Je nach Ausgangspunkt der Behandlung, bzw. der Versorgung mit Hilfsmitteln, können unterschiedlich „gute“ oder "schlechte" Ergebnisse erwartet werden.

Bei einer Beurteilung sollte immer der Ausgangszustand vor einer Behandlung oder Operation mit in die Bewertung einbezogen werden. Wenn jemand im Stadium „1“ ohne Brille auf 60% Sehkraft kommt und mit Brille auf 80%, dann ist das ein gutes Ergebnis.
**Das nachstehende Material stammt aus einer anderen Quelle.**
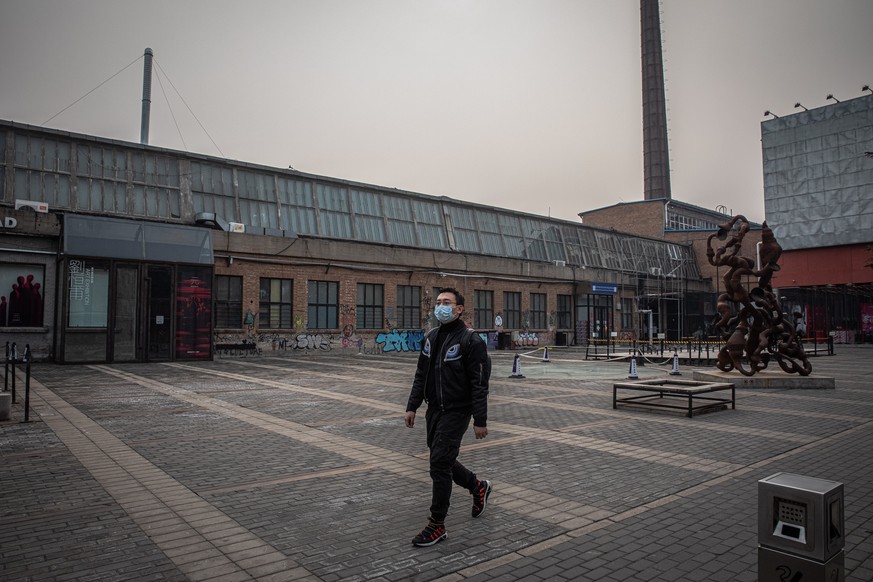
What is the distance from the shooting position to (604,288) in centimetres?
4119

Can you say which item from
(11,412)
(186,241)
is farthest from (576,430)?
(186,241)

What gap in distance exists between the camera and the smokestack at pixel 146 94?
41.7 meters

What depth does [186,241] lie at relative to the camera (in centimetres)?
2316

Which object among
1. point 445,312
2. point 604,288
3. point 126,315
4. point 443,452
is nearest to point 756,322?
point 445,312

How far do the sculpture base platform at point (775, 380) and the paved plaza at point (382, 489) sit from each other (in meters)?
3.52

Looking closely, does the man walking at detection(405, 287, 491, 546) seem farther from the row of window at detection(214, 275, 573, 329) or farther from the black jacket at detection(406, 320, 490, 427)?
the row of window at detection(214, 275, 573, 329)

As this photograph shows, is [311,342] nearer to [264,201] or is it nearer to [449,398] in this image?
[264,201]

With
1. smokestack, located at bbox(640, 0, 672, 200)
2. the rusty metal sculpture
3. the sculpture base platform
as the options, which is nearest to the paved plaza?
the sculpture base platform

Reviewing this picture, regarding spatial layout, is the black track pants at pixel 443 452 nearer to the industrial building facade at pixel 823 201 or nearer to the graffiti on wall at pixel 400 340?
the graffiti on wall at pixel 400 340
Ebenso, wenn jemand im Stadium „4“, ohne Sehhilfe 10% erreicht und nach der Transplantation mit Kontaktlinsen 40% erreicht - dass ist dann auch ein gutes Ergebnis.
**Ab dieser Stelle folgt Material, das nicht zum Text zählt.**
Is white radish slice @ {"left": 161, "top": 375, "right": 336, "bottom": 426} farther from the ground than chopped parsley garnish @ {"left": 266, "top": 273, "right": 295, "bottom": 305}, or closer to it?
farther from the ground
Anders ausgedrückt: Wenn ich im Auto eine Beule habe, dann hilft der Gang zum "Beulen-Doktor" (Brille, Kontaktlinsen). Bei einem größeren Schaden brauche ich die Hilfe einer richtigen Autowerkstadt (Vernetzung, Transplantation). Dennoch wird das Auto nie wieder "wie neu", es bleibt ein Unfallwagen.

Keine gute Idee ist es bei 60-80% oder besserem Sehvermögen mit Brille oder Kontaktlinsen eine Transplantation machen zu wollen. Das Ergebnis kann nicht gut werden, die Sicht wird nach der Operation eher schlechter sein. Außerdem kann man davon ausgehen, dass bei einer chronischen Krankheit wie Keratokonus, wahrscheinlich nie wieder ein klares, einwandfreies Sehen ohne Brille oder Kontaktlinsen erreicht wird.

Überhaupt sollte bei jedem operativen Eingriff bedacht werden, dass es keine Garantie für einen positiven Verlauf gibt. Auch wenn schon 1000 Betroffene bei diesem oder jenem Arzt oder Klinik gute Resultate hatten, kann es individuell auch mal negativ ausgehen.